[start of Text section]

Riots in Cairo Biggest since Mubarak’s Ousting

It seems some violence has broken out in Egypt. Hopefully we are not seeing another case of cabal-initiated violence based on a perceived seperation of people. Religious conflicts have always been based on seperation, and it is crucial that we learn as a collective that we are not different, we are one grand soul experiencing many unique and different aspects of itself, and therefore seperation cannot survive. However it was initiated, this violence is big news. Hopefully we will see in the time ahead that these lower issues get resolved, perhaps it is something our dear Archangel Michael is working on. (by Wes Annac via 2012IndyInfo.wordpress.com)

http://news.yahoo.com/24-dead-worst-cairo-riots-since-mubarak-ouster-232452205.html

CAIRO (AP) — Flames lit up downtown Cairo, where massive clashes raged Sunday, drawing Christians angry over a recent church attack, Muslims and Egyptian security forces. At least 24 people were killed and more than 200 injured in the worst sectarian violence since the uprising that ousted Hosni Mubarak in February.

[end of Text section]

*Set of tasks:*
1: Answer these from the Cairo riots post:
(a) On what day did the clashes in downtown Cairo rage?
(b) At least how many people were killed, and more than how many were injured?
(c) In what month was Hosni Mubarak ousted?
2: List every group that the Cairo riots post says the clashes drew in.

[start of Stored rows]

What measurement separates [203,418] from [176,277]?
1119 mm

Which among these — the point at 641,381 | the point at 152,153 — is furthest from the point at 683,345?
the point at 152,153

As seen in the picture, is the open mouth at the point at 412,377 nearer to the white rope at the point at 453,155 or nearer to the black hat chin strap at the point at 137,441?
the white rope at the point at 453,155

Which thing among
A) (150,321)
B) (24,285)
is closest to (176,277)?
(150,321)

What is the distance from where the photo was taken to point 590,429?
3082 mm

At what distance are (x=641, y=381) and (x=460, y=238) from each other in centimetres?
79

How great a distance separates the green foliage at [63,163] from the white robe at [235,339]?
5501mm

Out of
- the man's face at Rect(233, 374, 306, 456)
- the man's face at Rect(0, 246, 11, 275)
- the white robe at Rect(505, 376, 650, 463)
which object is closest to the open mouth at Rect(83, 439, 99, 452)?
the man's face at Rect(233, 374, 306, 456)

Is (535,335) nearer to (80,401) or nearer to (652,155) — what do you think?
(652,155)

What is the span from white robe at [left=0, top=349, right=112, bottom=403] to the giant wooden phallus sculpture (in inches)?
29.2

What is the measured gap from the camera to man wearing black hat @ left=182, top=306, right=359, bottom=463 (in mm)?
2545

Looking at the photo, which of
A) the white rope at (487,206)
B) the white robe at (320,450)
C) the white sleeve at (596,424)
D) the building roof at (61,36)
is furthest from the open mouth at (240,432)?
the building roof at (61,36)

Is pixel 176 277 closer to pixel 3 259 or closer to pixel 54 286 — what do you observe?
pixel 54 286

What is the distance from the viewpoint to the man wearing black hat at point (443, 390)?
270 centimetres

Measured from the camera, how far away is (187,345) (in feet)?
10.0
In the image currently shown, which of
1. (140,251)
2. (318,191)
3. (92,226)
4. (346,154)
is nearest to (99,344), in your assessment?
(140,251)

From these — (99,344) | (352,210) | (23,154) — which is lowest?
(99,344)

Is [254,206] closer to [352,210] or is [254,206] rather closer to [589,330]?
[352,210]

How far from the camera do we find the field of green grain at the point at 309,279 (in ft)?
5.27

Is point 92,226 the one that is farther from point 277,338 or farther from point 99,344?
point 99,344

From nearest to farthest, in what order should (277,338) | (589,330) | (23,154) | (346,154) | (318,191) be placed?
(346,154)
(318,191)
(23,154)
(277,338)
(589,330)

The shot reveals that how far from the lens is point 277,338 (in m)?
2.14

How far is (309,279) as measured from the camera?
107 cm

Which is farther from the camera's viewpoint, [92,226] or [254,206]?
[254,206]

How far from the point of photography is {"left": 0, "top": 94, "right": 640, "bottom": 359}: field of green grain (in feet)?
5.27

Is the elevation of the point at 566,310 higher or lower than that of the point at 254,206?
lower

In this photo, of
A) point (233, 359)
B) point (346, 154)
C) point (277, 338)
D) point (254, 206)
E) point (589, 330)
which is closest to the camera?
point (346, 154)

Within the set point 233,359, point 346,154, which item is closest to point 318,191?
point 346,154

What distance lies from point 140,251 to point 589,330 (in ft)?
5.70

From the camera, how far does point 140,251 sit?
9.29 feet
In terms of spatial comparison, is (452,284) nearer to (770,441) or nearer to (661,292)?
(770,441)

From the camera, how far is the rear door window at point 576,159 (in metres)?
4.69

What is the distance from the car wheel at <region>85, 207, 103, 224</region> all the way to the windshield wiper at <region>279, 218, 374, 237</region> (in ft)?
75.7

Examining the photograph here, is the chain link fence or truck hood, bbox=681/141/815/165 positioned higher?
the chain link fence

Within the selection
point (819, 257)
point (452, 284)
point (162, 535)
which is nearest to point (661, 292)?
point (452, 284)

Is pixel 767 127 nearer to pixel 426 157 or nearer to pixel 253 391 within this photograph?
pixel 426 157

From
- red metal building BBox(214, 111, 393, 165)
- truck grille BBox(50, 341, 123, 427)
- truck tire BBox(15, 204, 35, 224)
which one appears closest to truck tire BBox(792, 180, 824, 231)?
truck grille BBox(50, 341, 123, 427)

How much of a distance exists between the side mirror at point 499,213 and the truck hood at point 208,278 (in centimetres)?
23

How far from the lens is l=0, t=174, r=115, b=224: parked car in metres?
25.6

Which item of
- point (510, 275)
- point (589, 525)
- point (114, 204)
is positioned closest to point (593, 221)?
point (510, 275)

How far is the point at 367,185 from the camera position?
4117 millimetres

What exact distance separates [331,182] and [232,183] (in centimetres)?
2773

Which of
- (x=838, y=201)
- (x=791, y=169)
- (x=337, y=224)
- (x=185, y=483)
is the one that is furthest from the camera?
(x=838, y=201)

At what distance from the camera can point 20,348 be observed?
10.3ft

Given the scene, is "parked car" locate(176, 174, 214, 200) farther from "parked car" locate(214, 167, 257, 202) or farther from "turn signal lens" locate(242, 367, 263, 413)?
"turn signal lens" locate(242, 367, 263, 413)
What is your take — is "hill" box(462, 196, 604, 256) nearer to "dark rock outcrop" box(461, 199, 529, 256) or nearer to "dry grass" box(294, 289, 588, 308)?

[end of Stored rows]

*Results by task:*
1:
(a) Sunday
(b) At least 24 killed and more than 200 injured
(c) February

2:
- Christians angry over a recent church attack
- Muslims
- Egyptian security forces